There are also Coding Clinic sessions you may want to attend. These are “office hours” with the people who worked on the shell, though you cannot ask them to write the code for you.
PLEASE MAKE SURE YOUR CODE RUNS ON OPENLAB! All grading is done inside openlab, so please test your code and make sure it runs on openlab before submitting. Do not test your AI anywhere other than inside openlab, as there are no guarantees it would work inside openlab. The procedures for compiling and testing are described below.
Inside the directory with the Makefile file, execute the command: make
A bin folder should have appeared with the compiled product in there. It is recommended to do this before any coding to ensure that the shell works fine (the shell will compile without any student code).
To run your program after you have compiled it, navigate to the bin folder. You should find the compiled program inside. Refer to the Shell Manual Appendix at the end of this document for help running it. To generate large amounts of boards to use with the folder option, refer to the Board Generator.
If you are using the Python Shell make sure you are using Python 3.5.2. On openlab, run the command module load python/3.5.2 to load Python 3.5.2.
Write a report according to the Professor’s instructions. Make sure your report is in pdf format. You only need to write the report once, after all functions have been written. Submit by the last deadline.
Part1 AI, Part2 AI
Download your BTSolver file and submit it to the appropriate assignment on Gradescope.
After you submit your project and the deadline passes, your final AI be entered into a tournament with your classmates.
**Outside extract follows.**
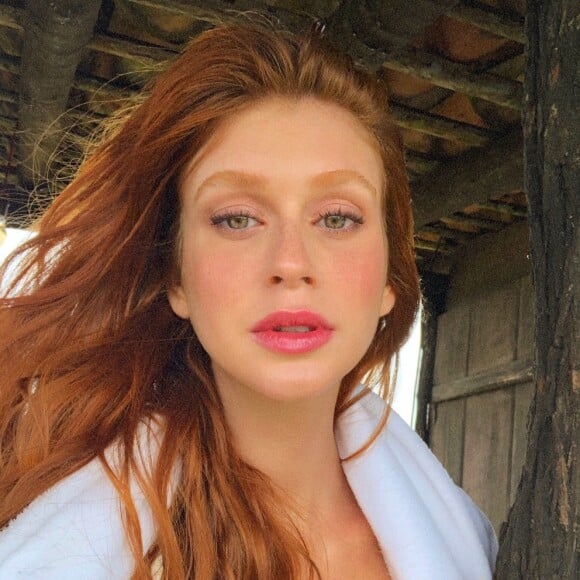 Marina Ruy Barbosa está no ar na novela 'O Sétimo Guardião'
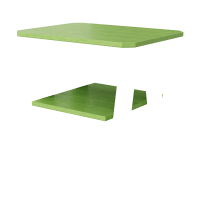 Heritage Two-Tier End Table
The tournament checks to make sure you followed all the instructions correctly, then runs your agent across several hundreds boards offour different difficulty level consisting of several boards each using the special heuristics the AI has. Every agent is run on the same boards to ensure fairness. Your agent’s total score is calculated and a scoreboard is constructed that will be made available. Your agent will be timed-out if it hangs for longer than one hour for a board. After the scoreboard is constructed, scores are checked for any illegal submissions. These include two agents with the same score.
Note: C++ is significantly faster than Python in most cases. Take this into account if you are planning to participate in the end-of- quarter tournament.
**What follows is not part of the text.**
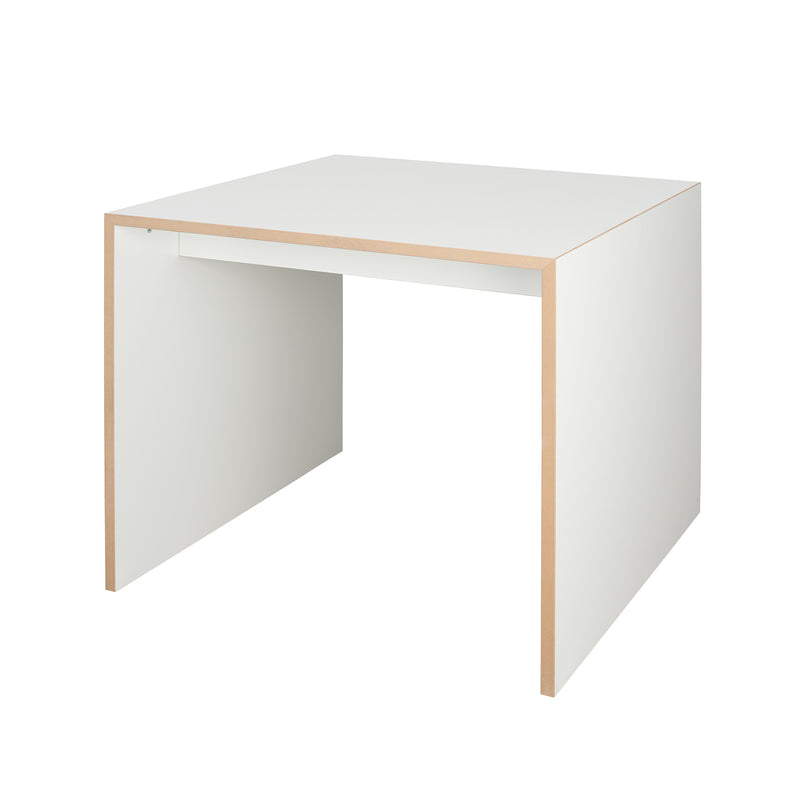Tojo - freistell Tisch | 80 x 80 cm / weiß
For this project, you will have a team formation deadline and three AI deadlines throughout the quarter, each of which build on top of each other. Refer to the syllabus on Canvas for the exact dates of the deadlines.
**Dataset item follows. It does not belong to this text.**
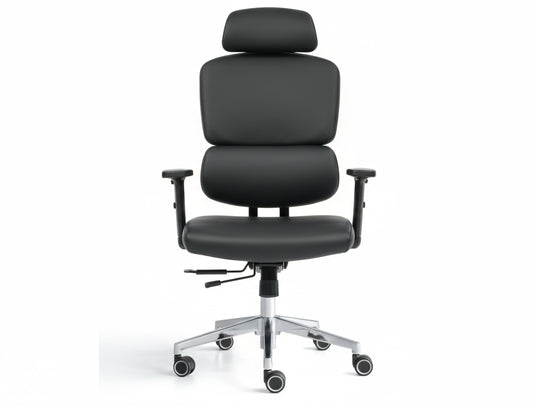 INFINI HOMES Ergonomic Chair UAE - Model Robbin HB 2D Headrest Dubai Abu Dhabi Sharjah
- Team Formation submission
- Part1 AI, Part2 AI
- Final Report
- Tournament Bonus / Final AI (Part2 AI)
For every submission, you will lose 10% for each late day after the deadline.
The submission of Team Formation must follow strict rules: Team names must use only numbers and alphabetic characters. Any symbols including whitespace, is not allowed. Capital letters are allowed. The submission text must follow this format:
team_name member_1_name, member_1_netid, member_1_id_number member_2_name, member_2_netid, member_2_id_number
YetAnotherAITeam123 John Smith, jsmith, 12345678 Jane Doe, jdoe, 11235813
You will lose points (up to 100%) if you don’t follow the stated rules above. Type this in a .txt file and submit it to Gradescope.
Implement MRV, LCV, and FC.
Implement MAD and NOR.
Each of the methods in Part1 and Part2 should be able to pass all provided Gradescope tests. Some tests are hidden; please test your functions thoroughly for edge cases.
If you write each section in clear, logical, technical prose, you will get 100% credit. You will lose 10% credit for each late day after deadline.
A report template is given at the bottom of the manual, and a report template should already be uploaded on canvas.
Submit the report in pdf form on Canvas . You only need to write the report once.
Your AI’s score will be compared to other students and ranked based on the total score obtained. The tournament bonus is between 1-10, where the top 10% will get a 10, the second 10% will get a 9, and so on. Generally, a 10 means a 10% bonus to your Final AI submission. Only students who submitted the Final AI by the deadline will be allowed to enter the tournament.